Friday, September 2, 2011

Empyreal Energies


Empyreal Energies
By Tom Wachunas

“Poetry is the impish attempt to paint the color of wind.” – Maxwell Bodenheim –

“There is a muscular energy in sunlight corresponding to the spiritual energy of wind.” –Annie Dillard-

Even though Hurricane Irene’s recent reign over newsprint, TV, and cyberspace (not to mention the Eastern U.S. coastline) has been downgraded to last week’s news, I’m never too far from nature’s power to hold me in awe - even if indirectly, as in looking at art inspired by that power. Case in point: the current show of paintings by Nancy Seibert in the Main Hall gallery at the Kent State University Stark campus.

The show’s title – “Internal Powers” – is apropos not just because Seibert draws her pictorial inspiration from the atmospheric and earthy nuances of summer and autumn, but because the works are manifestations of the power of the artist’s intuition in generating her ethereal visions. Who can catch the wind indeed? These paintings, while suggesting seasonal light, color, and airy motion (without being literal illustrations), are also intriguing, visceral evidence of an ephemeral, abstract process.

Most of that evidence rises from variable paint viscosities and textures, combined with real sensitivity to gestural brush marks. Yet for all of the apparent hand manipulation of her materials, the resulting imagery looks more spontaneous than self-conscious, as if a passing gust of wind or an ocean wave deposited these configurations on to their surfaces. So Seibert’s technique has allowed her to frame essences, imbuing her surfaces with a sense of transient physicality. These are translations of immanent, changeable weather, and otherwise elegant impressions of both celestial and earthen flux.

Among the works on view is a series of five paintings - under the collective title “High Spirits” - executed on masonite- mounted paper. In a way they look like refined studies for larger projects. The amorphous imagery doesn’t bleed out to the picture plane edges as it does in her larger canvas pieces, and thus floats ambiguously in a tentative, liquid state.

But in the canvas works, there is a compelling sort of resolution and balance between liquid, gaseous, and solid states.

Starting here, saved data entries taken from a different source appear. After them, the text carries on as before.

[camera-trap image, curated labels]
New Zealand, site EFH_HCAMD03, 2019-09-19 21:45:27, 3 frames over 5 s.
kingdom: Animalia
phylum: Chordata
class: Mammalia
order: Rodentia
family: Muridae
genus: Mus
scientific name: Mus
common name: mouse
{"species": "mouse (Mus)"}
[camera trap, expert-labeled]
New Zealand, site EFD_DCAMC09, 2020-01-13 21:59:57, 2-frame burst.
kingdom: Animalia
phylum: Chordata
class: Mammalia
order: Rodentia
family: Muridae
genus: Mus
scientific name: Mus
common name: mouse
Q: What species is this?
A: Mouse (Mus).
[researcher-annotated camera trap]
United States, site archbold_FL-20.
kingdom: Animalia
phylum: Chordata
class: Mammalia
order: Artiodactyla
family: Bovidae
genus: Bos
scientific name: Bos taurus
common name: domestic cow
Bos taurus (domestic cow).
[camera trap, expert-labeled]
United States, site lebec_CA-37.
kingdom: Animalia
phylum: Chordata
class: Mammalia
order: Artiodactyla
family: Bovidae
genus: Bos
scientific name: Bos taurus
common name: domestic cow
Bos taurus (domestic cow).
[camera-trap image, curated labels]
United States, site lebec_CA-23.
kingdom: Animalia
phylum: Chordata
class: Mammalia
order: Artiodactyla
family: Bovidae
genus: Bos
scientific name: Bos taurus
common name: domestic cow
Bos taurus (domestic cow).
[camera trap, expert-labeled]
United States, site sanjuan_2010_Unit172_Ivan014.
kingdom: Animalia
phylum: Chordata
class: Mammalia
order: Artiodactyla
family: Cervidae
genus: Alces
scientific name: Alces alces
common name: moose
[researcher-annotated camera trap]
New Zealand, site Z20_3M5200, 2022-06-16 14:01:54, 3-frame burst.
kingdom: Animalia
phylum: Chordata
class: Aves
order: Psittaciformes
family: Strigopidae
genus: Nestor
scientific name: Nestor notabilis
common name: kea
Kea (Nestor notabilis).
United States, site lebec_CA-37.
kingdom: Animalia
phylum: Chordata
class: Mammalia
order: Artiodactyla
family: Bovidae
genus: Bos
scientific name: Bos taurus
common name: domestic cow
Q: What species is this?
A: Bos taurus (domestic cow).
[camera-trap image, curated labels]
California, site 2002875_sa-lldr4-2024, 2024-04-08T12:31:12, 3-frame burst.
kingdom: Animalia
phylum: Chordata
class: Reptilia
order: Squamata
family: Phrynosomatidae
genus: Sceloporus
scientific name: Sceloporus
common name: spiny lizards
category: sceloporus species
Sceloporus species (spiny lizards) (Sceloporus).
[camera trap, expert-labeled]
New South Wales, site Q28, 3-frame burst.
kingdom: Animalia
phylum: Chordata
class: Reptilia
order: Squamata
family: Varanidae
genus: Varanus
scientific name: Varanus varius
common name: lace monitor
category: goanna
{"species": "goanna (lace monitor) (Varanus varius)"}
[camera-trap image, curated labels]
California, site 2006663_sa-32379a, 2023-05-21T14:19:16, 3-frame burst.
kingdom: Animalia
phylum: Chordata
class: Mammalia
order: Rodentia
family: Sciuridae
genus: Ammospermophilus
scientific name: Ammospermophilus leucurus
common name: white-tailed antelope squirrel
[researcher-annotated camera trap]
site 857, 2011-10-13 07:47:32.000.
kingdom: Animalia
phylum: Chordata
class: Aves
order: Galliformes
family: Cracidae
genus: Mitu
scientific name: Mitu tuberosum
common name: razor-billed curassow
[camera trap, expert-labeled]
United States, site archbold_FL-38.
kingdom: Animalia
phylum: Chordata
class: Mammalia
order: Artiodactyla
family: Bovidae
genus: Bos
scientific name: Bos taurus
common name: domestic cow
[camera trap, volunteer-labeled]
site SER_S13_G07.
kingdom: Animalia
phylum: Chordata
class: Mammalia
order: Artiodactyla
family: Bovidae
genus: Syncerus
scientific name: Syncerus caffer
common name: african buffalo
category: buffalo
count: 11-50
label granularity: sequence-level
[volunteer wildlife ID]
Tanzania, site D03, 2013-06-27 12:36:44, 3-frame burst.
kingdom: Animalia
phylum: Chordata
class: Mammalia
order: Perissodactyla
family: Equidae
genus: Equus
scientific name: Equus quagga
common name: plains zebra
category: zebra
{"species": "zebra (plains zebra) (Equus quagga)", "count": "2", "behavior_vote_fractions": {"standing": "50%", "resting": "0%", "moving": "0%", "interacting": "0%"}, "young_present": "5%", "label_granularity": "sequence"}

Tactile trails of the brush movements combine, intertwine, or collide with larger passages of paint that’s been stained, blotted and layered into the picture plane, sometimes leaving little bits raw canvas still visible. The net visual effect, even with a palette as largely soft and pale as seen here (with just a few exceptions), is one of energetic motion emerging from subtly dramatic depths.

And in their studied contrasts of frenetic swells and swirlings with organized moments of visual quietude, there’s still an almost primordial serenity at work in each of the paintings. Loud silence, or silent noise? Like an ancient Zen garden.

Photo: “Effervescence” – mixed media and collage by Nancy Seibert, on view through September 23. Gallery at Main Hall, Kent State University Stark campus. Viewing hours are 11am to 5pm Monday to Friday, 10am to Noon on Saturday.